Crema, 28 giugno 2014 - Don Mauro resta prete ma ha avuto il «foglio di via» dal Cremasco: non potrà celebrare né predicare in pubblico, non potrà avere contatti con minori ed è meglio che si sottoponga per cinque anni a un’adeguata psicoterapia. Perché don Mauro Inzoli ha dato scandalo con gravi comportamenti derivati da abusi su minori. Lo dice la sentenza definitiva che risponde al ricorso presentato dall’ormai ex parroco di SS. Trinità a Crema, presidente del Banco Alimentare fino allo scorso anno, finito sotto la mannaia della commissione ecumenica. Il suo presidente, il cardinale di Ratisbona Gerhard Muller, ha notificato la decisione al vescovo di Crema il 12 giugno e mercoledì scorso all’interessato.

Il vescovo, monsignor Oscar Cantoni, ha diramato una lettera nella quale si dà la notizia: «Come cristiani siamo invitati ad accogliere sempre con un atteggiamento di fede le indicazioni che ci vengono offerte dalla santa madre Chiesa e a tradurle subito in preghiera, così da evitare inutili, quanto dannosi giudizi, che certo non contribuirebbero a creare un clima di distensione e di pace. L’invito che rivolgo è dunque di considerare il giudizio nei confronti di don Mauro alla luce di un binomio inscindibile: quello della verità e della misericordia insieme». La vicenda di don Mauro Inzoli, 64 anni, nato a Torlino Vimercati, scoppia in tutto il suo clamore a dicembre del 2012 quando il vescovo di Crema emette un comunicato nel quale si annuncia la riduzione allo stato laicale del parroco della SS. Trinità. Motivo: violazione dell’articolo 1.720, dove ci sono cinque capi d’accusa, tra i quali la pedofilia. Sconcerto perché don Mauro è un nome importante di Cl, è presidente del Banco Alimentare, è stato in predicato di diventare vescovo di Lodi, ha una chiesa sempre piena.

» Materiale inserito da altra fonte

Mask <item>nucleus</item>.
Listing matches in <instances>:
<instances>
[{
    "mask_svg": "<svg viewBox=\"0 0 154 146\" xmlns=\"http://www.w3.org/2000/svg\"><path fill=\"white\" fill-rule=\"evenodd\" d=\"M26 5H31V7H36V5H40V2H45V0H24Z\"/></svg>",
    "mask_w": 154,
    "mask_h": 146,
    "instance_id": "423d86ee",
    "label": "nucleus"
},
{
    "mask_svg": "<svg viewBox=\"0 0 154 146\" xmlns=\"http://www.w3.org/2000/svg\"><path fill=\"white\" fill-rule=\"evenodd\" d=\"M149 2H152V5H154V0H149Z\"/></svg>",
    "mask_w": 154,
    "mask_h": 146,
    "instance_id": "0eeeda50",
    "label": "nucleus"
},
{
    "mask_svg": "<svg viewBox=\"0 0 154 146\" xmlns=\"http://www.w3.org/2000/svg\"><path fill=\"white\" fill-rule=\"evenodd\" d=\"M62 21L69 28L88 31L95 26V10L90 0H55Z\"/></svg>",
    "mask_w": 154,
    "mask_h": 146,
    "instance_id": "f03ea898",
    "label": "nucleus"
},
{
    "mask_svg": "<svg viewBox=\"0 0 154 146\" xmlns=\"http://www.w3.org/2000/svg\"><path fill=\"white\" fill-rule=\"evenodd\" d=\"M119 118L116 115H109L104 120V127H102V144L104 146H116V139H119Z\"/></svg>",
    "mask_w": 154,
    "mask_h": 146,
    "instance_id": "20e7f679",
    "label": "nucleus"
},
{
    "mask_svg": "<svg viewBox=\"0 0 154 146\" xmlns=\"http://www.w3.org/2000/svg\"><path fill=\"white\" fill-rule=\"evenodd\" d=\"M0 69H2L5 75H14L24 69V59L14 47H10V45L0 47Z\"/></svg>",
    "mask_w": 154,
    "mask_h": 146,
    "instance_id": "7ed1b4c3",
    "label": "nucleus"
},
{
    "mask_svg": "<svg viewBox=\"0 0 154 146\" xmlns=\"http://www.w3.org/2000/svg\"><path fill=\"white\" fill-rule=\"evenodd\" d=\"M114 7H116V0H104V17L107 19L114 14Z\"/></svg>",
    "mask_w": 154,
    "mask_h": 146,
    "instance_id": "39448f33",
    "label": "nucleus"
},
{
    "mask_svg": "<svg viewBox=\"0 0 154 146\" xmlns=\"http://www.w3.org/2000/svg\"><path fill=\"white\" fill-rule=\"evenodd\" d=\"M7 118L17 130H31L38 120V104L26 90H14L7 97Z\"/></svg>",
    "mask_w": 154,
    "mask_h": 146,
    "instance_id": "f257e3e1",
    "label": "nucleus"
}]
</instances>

Gira in Mercedes e fuma il sigaro e lui dice che l’auto è un regalo e il sigaro non gli fa male. Il provvedimento però dà adito a molti dubbi. Si assiste all’immobilità della procura di Crema che fa sapere di non aver aperto alcun fascicolo nei confronti del prete. In principio don Mauro pare non voler neppure avanzare ricorso, poi però ci ripensa e negli ultimi giorni del gennaio 2013 manda il documento a Roma, perché è lì che si decide su questi casi. Ci vogliono 14 mesi per avere una risposta definitiva. Il rigore di Papa Francesco nei confronti dei preti pedofili è noto, tuttavia nei confronti di don Mauro si usa una misura diversa. Don Mauro vince il ricorso, perché non viene privato dello stato clericale e, dunque, resta prete. Tuttavia si legge che si è reso colpevole di gravi comportamenti e del conseguente scandalo, provocato da abusi su minori. E la magistratura? Nessuno ha fatto denuncia, i genitori dei piccoli abusati si sono rivolti solamente al vescovo. E, almeno per ora, anche se il reato è perseguibile d’ufficio don Mauro non entrerà in un’aula di tribunale.